Document text START

I can't wander past locally-produced fabric without stroking it and feeling its texture, imagining what form it will take, and then purchasing reams of it. My favourite thing to do on my travels is to locate the textiles markets and wander around. I buy fabric like sculptors buy blocks of wood or stone: I wait for my creation to reveal itself from within the body of the material. And so, since I wouldn't survive to tell the tale if I decided to just go for it and jump on wild animals, I buy stacks of fabric in remote villages and await inspiration. It's not as good as rolling around wrapped in all of them, but at least I get to keep the material, and my dignity.

Document text END

To do: Reproduce the passage about buying fabric starting with "I can't wander" and going on through "and my dignity.". Rely only on the passage about buying fabric when working with these entries.

Records supplied START

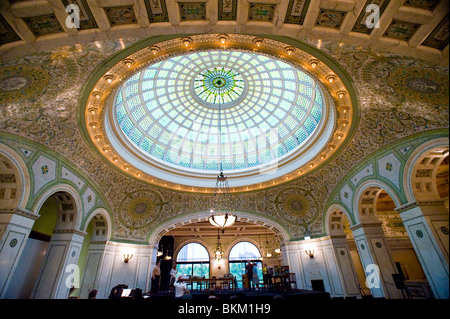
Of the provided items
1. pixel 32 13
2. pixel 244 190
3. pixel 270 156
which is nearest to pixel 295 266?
pixel 244 190

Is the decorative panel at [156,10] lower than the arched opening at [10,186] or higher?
higher

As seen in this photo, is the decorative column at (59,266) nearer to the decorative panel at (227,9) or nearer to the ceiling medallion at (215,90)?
the ceiling medallion at (215,90)

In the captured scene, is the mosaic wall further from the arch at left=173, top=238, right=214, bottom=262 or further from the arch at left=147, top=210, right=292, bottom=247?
the arch at left=173, top=238, right=214, bottom=262

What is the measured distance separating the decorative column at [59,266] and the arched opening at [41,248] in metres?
0.04

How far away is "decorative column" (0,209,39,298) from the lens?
648 cm

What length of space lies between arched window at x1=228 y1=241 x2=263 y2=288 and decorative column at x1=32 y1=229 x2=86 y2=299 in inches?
547

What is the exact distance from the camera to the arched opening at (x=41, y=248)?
28.9 feet

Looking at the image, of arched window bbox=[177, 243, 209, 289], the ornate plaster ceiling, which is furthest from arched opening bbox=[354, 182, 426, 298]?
arched window bbox=[177, 243, 209, 289]

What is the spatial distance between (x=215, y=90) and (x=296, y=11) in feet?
31.9

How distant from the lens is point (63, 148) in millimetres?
8547

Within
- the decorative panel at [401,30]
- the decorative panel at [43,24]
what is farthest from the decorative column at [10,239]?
the decorative panel at [401,30]

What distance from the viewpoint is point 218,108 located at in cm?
1405
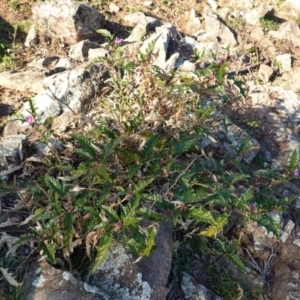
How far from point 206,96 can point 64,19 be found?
6.17 feet

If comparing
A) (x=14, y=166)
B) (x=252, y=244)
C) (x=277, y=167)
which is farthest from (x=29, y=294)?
(x=277, y=167)

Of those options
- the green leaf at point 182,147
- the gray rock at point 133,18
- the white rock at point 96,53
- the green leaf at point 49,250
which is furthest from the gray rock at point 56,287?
the gray rock at point 133,18

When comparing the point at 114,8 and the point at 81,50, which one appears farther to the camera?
the point at 114,8

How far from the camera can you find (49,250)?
2.57m

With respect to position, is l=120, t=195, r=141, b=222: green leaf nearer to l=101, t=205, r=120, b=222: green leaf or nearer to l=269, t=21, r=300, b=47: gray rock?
l=101, t=205, r=120, b=222: green leaf

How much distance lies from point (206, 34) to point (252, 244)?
3.07 meters

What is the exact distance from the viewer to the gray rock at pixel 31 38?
184 inches

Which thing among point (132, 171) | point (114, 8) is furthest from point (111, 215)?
point (114, 8)

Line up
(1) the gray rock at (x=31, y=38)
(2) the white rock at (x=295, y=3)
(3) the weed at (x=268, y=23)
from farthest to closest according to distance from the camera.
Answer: (2) the white rock at (x=295, y=3) → (3) the weed at (x=268, y=23) → (1) the gray rock at (x=31, y=38)

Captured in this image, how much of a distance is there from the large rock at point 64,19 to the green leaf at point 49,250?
2863mm

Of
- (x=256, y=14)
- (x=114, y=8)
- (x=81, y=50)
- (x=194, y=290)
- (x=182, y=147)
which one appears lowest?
(x=194, y=290)

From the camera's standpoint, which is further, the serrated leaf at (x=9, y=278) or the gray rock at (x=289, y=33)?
the gray rock at (x=289, y=33)

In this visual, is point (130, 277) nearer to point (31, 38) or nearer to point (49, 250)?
point (49, 250)

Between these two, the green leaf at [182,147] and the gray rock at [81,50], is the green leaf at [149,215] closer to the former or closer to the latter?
the green leaf at [182,147]
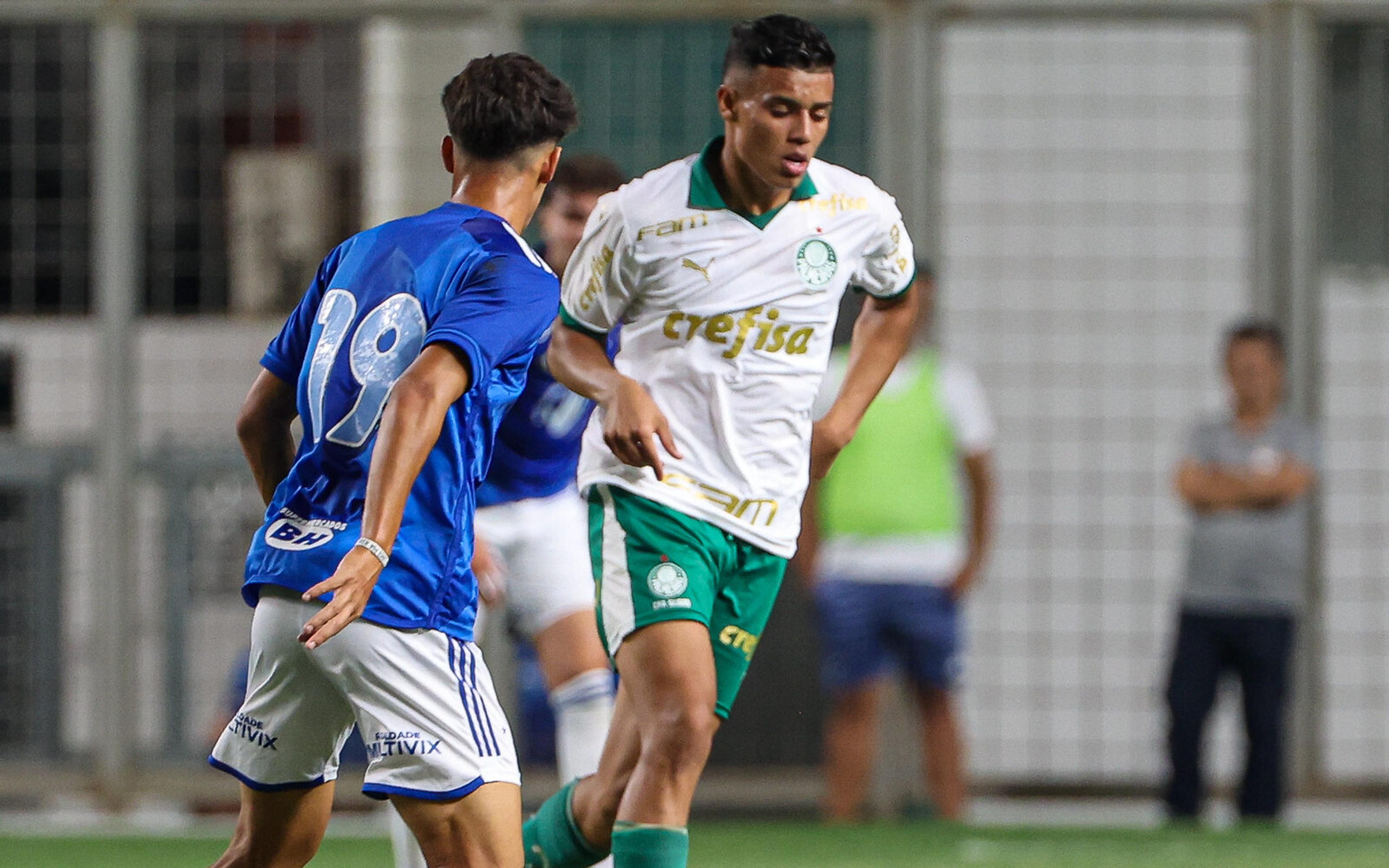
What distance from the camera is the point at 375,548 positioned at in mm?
3229

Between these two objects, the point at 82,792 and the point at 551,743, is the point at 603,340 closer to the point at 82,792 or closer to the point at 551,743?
the point at 551,743

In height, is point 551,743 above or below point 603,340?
below

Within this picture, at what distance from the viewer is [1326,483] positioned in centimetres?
923

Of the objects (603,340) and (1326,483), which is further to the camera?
(1326,483)

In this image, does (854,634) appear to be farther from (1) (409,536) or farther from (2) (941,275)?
(1) (409,536)

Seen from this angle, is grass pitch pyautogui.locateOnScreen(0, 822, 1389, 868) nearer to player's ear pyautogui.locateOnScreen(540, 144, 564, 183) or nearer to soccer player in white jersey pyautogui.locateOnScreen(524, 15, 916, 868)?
soccer player in white jersey pyautogui.locateOnScreen(524, 15, 916, 868)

Records supplied END

Solved exercise:
I can't wander past locally-produced fabric without stroking it and feeling its texture, imagining what form it will take, and then purchasing reams of it. My favourite thing to do on my travels is to locate the textiles markets and wander around. I buy fabric like sculptors buy blocks of wood or stone: I wait for my creation to reveal itself from within the body of the material. And so, since I wouldn't survive to tell the tale if I decided to just go for it and jump on wild animals, I buy stacks of fabric in remote villages and await inspiration. It's not as good as rolling around wrapped in all of them, but at least I get to keep the material, and my dignity.